**Tarefa 1**
Reproduza sem alterações o trecho do extrato da página que começa nas palavras "Rui Moreira continuou" e termina depois de "que está enganado.".
**Tarefa 2**
Responda, com base no extrato da página, às perguntas abaixo:
(a) Junto a que local se realizou o protesto contra os despejos?
(b) Que partido convocou a assembleia extraordinária?
(c) Em que despejo esteve envolvido o polícia Francisco Neto?
**Tarefa 3**
Enumere todas as pessoas e organizações que o extrato da página designa por nome próprio ou sigla, incluindo o título.

**Extrato da página**
PLP apoia 2.º acto público da Assembleia de Moradores do Porto

20/6/2018

 

Teve anteontem lugar o segundo acto público convocado pela Assembleia de Moradores do Porto.

 

Tratou-se de um protesto contra os despejos, que se realizou junto à CMP, a propósito da assembleia extraordinária convocada pelo BE, com o objectivo de discutir essa problemática.

 

Esclarecemos que, ao contrário do que afirmaram alguns órgãos de comunicação social, a acção foi, como já referimos, organizada pela Assembleia de Moradores do Porto e não por qualquer grupo ligado à esquerda reformista institucional.

 

Um desproporcionado aparato policial foi mobilizado para o local, tentando identificar, com objectivos claramente intimidatórios, algumas moradoras.

Liderando o grupo de esbirros esteve o polícia Francisco Neto, "Chefe Neto", como gosta de se autoapelidar, o mesmo envolvido no despejo da escola da Fontinha.

 

As moradoras e moradores fizeram chegar alto e bom som à assembleia que decorria, a sua indignação relativamente ao processo de venda a retalho do centro histórico e das suas habitações em particular.

 

Rui Moreira continuou a insistir na ideia de que a marcha triunfal da burguesia, que se está a apoderar a passo acelerado de todo o centro da cidade, não deve ser travada mas que a solução passa pela habitação social, para a qual afirma não ter "caroço". De um burguês não se pode naturalmente esperar nada que vá contra os interesses da sua classe. Rui Moreira já deixou claro que, para si, o povo trabalhador pobre não tem lugar na cidade. Terá que ser o povo organizado e em luta a provar-lhe que está enganado.

 

Os partidos da esquerda reformista, com a demagogia a que já nos habituaram, propuseram na assembleia municipal a revisão da lei das rendas, apesar de saberem perfeitamente que não é esse o local próprio para o efeito.  No entanto, aprovaram na assembleia da república, no âmbito da aliança de governo que sustentam, a actual lei de arrendamento, que, obviamente, beneficia os senhorios, e que continuará a beneficiá-los enquanto a vontade e combate popular não impuserem o direito à habitação.

**Material de estudo**
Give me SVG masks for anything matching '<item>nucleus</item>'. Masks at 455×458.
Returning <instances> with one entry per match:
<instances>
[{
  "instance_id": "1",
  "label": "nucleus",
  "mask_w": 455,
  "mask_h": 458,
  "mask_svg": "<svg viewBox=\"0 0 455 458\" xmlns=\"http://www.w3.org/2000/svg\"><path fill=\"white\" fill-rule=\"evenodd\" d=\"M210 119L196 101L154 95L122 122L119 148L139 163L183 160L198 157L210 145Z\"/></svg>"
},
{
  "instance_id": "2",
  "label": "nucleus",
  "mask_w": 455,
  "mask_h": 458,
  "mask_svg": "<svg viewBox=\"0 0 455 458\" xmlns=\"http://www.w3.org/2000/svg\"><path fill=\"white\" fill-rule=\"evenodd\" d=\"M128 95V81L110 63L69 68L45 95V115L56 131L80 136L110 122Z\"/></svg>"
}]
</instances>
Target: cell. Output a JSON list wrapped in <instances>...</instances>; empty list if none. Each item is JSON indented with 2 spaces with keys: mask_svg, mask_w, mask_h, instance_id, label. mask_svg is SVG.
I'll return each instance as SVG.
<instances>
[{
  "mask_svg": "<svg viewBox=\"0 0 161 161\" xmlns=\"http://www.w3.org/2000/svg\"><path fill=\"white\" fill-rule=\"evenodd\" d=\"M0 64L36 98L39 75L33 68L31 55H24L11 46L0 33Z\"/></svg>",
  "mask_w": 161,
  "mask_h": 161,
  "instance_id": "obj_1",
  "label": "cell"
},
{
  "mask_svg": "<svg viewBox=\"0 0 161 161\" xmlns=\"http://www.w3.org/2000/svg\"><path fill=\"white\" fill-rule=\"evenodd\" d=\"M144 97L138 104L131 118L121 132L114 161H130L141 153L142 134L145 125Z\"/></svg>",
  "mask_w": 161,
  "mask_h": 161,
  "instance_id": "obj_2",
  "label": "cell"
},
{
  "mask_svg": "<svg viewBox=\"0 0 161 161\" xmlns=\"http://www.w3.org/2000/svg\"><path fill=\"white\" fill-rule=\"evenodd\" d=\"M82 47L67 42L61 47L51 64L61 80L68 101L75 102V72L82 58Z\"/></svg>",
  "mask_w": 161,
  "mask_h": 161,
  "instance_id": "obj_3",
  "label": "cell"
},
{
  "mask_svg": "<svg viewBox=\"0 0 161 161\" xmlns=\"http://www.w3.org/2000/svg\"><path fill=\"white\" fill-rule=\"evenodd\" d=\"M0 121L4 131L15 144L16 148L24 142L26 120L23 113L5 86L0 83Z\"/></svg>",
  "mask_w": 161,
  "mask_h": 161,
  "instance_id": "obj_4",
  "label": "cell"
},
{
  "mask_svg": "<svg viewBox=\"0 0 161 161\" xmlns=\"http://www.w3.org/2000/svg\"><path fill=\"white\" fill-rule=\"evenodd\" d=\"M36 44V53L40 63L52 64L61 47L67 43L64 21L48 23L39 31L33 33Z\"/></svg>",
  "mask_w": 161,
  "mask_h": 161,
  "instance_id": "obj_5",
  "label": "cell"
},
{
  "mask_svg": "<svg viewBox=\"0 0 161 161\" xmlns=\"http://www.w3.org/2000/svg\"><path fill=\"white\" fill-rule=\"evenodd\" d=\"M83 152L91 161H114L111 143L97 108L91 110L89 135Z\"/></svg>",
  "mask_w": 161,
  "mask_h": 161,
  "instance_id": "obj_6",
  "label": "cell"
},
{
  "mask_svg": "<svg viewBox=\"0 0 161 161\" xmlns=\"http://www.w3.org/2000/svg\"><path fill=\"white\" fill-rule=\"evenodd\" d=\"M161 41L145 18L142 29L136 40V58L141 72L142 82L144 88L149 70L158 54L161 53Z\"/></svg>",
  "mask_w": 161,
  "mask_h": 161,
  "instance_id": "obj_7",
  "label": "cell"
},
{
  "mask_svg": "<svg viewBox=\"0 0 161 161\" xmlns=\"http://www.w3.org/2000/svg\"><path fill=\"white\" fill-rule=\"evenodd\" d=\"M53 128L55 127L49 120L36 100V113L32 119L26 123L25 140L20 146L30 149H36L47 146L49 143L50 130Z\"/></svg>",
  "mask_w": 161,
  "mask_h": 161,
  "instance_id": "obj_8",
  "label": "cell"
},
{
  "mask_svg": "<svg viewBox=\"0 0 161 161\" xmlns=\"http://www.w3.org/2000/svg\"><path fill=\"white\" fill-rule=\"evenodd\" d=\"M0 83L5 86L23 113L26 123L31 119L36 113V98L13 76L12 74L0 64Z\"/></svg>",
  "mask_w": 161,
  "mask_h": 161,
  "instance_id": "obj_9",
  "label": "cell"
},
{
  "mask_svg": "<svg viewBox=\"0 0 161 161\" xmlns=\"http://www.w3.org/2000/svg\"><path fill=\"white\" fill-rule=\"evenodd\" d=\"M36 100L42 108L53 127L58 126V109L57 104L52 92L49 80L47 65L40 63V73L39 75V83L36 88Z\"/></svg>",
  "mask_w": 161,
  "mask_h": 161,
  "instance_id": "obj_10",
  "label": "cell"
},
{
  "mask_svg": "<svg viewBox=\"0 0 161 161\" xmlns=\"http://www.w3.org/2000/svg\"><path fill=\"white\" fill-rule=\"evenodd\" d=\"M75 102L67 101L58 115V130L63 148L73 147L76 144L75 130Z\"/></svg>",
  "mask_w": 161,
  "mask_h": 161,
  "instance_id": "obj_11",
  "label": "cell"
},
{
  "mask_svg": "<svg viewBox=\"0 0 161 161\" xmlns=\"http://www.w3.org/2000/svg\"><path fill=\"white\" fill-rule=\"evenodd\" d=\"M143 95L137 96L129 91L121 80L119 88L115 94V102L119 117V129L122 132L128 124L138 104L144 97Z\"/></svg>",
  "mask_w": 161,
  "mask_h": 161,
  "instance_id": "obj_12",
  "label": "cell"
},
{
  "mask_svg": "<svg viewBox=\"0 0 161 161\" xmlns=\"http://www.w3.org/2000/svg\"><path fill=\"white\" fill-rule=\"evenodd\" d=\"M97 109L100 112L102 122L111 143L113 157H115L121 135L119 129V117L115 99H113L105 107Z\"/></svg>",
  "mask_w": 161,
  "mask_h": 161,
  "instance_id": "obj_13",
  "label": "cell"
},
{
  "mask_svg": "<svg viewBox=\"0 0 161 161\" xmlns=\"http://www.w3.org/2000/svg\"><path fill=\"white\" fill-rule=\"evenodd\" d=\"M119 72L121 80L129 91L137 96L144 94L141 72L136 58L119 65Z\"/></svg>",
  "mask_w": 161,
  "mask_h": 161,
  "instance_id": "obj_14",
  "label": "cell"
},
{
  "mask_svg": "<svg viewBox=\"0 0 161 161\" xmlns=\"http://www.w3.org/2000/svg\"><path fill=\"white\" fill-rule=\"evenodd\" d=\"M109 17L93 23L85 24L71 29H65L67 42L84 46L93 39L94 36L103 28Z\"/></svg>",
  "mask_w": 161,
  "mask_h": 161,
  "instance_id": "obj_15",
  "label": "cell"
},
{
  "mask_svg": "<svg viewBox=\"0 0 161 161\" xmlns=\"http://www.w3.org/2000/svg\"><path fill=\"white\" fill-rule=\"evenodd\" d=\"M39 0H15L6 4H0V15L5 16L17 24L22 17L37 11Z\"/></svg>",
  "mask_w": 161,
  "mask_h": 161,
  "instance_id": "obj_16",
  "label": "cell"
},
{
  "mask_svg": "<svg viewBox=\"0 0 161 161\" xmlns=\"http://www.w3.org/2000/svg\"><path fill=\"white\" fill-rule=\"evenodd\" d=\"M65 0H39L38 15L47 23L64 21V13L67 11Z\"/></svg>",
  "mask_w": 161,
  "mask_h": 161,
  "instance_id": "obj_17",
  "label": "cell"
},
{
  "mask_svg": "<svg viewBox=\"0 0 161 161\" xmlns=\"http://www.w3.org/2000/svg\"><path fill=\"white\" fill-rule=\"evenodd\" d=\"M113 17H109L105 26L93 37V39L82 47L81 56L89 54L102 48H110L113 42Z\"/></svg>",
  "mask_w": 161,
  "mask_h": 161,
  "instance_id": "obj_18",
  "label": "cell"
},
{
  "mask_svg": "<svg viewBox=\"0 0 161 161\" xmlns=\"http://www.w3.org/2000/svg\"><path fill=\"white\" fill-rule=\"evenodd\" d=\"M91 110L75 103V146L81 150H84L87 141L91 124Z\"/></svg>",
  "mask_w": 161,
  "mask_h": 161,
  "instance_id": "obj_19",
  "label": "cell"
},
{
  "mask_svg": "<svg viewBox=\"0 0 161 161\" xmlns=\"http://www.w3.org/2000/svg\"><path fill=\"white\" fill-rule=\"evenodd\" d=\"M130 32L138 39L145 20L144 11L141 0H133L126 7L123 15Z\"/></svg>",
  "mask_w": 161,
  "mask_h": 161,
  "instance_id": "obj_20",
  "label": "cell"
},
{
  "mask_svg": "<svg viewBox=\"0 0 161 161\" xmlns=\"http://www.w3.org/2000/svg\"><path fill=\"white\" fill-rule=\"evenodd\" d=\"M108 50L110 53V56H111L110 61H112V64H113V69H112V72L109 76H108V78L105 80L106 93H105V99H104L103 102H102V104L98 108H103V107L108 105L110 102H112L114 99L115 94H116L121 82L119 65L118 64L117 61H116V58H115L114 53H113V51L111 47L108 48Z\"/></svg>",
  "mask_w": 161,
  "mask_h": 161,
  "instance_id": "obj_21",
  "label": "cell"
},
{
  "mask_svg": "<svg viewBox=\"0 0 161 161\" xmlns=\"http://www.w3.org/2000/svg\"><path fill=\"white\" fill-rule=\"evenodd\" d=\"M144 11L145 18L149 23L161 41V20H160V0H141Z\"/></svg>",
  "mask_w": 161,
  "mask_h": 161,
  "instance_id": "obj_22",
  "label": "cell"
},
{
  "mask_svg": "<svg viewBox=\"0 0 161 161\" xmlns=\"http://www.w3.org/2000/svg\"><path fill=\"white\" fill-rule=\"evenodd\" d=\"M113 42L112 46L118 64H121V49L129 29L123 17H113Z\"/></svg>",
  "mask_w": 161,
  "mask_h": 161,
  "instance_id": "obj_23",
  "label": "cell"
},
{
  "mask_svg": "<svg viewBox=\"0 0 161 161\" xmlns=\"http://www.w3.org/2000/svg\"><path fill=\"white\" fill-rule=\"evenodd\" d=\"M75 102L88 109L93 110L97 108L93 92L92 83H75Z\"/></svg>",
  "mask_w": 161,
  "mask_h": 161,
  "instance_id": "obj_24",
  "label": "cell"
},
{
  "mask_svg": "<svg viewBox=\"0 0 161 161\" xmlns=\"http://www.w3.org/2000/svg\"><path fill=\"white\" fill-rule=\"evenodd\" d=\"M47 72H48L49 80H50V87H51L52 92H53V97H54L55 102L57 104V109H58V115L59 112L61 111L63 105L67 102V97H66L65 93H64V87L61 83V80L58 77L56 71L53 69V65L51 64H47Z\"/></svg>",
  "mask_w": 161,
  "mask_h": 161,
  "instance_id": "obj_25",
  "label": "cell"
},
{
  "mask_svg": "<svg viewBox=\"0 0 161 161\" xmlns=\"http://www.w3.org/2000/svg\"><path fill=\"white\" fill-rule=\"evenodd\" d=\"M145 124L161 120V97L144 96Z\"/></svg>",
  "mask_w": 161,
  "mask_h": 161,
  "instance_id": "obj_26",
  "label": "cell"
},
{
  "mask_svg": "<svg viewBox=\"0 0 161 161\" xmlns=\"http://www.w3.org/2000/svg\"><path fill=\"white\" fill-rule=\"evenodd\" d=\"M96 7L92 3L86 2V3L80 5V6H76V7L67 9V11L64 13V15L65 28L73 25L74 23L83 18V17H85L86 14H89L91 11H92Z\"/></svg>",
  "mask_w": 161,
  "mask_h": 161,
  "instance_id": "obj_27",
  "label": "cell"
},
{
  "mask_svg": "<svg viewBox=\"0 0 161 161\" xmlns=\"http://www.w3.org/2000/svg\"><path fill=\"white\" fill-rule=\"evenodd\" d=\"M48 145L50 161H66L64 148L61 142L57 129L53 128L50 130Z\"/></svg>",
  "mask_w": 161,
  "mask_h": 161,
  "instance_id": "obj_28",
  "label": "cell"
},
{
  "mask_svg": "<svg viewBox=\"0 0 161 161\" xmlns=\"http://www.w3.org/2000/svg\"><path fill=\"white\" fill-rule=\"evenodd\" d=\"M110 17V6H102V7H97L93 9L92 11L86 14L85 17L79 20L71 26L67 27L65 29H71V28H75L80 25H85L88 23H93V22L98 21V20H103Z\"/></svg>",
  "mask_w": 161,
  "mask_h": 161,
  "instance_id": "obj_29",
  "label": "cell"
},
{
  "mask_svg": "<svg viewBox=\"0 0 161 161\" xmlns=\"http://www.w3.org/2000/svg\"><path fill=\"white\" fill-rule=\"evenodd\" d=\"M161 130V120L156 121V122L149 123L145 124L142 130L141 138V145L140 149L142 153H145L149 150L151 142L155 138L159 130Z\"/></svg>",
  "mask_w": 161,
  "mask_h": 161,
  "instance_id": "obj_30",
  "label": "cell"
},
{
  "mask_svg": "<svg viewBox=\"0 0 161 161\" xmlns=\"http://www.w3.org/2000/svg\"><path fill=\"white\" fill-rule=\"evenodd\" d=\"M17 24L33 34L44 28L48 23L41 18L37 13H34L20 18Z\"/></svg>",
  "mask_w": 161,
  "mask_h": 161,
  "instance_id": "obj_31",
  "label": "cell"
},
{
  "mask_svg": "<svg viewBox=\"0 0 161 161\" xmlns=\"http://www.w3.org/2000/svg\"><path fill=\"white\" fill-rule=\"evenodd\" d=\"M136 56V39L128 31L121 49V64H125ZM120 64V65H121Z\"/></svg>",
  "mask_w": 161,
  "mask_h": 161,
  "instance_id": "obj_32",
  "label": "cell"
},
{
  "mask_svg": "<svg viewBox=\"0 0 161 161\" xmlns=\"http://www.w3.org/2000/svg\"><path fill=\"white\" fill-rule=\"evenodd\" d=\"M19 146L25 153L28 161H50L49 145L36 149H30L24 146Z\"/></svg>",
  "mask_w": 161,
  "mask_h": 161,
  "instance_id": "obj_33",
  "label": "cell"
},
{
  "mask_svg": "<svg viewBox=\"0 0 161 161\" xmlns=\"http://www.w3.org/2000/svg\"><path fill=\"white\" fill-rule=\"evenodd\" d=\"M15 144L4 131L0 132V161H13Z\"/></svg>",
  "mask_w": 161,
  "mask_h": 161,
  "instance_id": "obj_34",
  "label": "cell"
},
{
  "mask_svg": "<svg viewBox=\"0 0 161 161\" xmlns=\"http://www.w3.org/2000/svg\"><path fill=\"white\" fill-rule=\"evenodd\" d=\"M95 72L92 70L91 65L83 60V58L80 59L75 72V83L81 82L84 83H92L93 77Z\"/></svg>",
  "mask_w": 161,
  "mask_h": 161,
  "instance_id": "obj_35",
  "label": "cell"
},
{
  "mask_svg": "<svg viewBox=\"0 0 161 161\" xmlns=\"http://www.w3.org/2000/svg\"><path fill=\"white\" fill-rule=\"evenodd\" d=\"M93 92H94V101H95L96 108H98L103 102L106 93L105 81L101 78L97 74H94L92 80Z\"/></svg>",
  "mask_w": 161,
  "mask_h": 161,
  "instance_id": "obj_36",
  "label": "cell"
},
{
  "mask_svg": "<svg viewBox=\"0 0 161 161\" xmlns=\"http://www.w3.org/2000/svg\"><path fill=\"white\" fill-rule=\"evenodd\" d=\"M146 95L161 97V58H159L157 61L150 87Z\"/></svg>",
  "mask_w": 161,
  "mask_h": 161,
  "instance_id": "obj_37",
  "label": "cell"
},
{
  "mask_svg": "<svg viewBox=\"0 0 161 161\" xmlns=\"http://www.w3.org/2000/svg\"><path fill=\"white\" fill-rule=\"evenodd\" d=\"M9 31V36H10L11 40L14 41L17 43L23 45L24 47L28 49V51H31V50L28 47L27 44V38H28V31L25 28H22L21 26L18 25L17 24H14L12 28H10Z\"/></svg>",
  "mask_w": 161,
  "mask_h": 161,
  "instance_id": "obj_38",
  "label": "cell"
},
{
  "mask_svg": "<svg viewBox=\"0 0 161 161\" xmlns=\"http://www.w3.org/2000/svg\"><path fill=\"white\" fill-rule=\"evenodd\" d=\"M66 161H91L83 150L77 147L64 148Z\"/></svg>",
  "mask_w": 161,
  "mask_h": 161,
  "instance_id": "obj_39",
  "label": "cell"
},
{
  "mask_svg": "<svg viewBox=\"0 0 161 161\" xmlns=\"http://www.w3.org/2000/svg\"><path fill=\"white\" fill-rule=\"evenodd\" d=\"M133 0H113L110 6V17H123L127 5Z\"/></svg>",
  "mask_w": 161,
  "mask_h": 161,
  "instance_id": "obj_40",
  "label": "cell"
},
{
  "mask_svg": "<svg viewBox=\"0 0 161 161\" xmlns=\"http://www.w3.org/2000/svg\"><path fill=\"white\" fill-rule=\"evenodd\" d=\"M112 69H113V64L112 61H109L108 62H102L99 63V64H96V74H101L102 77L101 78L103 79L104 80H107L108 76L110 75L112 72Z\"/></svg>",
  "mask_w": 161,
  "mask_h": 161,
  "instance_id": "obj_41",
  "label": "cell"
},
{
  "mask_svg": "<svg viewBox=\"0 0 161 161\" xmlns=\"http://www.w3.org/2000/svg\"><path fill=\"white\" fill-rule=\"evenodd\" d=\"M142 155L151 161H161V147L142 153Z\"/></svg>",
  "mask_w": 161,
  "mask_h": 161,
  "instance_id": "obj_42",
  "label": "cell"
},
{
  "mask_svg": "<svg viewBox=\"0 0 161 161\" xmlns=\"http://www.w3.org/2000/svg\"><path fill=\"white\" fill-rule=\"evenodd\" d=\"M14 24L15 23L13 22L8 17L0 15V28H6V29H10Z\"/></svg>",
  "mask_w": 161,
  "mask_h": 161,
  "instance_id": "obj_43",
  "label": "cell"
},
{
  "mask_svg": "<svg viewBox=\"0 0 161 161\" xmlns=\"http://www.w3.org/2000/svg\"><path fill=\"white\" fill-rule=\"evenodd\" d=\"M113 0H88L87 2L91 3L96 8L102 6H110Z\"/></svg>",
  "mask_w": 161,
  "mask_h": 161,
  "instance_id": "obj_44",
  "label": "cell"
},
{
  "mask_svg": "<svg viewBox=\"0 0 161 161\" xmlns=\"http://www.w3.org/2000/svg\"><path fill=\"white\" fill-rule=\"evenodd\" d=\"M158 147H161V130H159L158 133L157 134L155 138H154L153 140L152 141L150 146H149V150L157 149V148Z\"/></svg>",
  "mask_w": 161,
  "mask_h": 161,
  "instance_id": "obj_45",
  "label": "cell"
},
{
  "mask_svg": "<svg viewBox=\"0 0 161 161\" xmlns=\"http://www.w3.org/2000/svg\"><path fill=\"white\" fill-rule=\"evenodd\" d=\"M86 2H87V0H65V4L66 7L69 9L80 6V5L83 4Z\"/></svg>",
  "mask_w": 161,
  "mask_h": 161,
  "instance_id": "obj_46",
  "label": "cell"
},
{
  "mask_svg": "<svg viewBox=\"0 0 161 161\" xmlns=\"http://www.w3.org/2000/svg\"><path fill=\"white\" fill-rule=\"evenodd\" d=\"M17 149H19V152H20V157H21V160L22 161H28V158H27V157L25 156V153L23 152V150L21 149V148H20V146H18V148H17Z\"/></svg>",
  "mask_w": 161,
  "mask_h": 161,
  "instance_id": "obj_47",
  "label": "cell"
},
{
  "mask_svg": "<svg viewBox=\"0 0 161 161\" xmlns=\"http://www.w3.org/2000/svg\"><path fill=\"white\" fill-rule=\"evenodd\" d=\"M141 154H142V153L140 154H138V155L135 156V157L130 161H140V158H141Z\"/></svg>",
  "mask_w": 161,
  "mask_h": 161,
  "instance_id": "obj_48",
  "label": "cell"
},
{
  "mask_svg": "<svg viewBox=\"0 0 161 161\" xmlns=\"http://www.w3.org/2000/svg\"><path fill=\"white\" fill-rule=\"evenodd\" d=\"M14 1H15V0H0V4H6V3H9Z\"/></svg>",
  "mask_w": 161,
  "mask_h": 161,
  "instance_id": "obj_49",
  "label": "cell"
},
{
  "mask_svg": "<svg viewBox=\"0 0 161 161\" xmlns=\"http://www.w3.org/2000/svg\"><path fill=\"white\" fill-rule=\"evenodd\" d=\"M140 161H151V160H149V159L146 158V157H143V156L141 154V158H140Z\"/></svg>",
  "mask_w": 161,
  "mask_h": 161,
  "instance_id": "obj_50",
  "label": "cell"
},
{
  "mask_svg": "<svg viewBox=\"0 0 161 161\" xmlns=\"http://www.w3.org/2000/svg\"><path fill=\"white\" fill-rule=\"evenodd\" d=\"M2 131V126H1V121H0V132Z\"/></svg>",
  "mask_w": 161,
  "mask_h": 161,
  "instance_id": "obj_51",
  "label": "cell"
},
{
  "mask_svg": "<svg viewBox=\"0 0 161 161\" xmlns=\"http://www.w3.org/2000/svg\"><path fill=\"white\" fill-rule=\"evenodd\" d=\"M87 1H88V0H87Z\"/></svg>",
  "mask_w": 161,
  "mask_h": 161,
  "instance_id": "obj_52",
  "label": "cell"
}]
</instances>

**Resposta 1**
Rui Moreira continuou a insistir na ideia de que a marcha triunfal da burguesia, que se está a apoderar a passo acelerado de todo o centro da cidade, não deve ser travada mas que a solução passa pela habitação social, para a qual afirma não ter "caroço". De um burguês não se pode naturalmente esperar nada que vá contra os interesses da sua classe. Rui Moreira já deixou claro que, para si, o povo trabalhador pobre não tem lugar na cidade. Terá que ser o povo organizado e em luta a provar-lhe que está enganado.

**Resposta 2**
(a) Junto à CMP.
(b) O BE.
(c) No despejo da escola da Fontinha.

**Resposta 3**
PLP
Assembleia de Moradores do Porto
CMP
BE
Francisco Neto ("Chefe Neto")
Rui Moreira
assembleia da república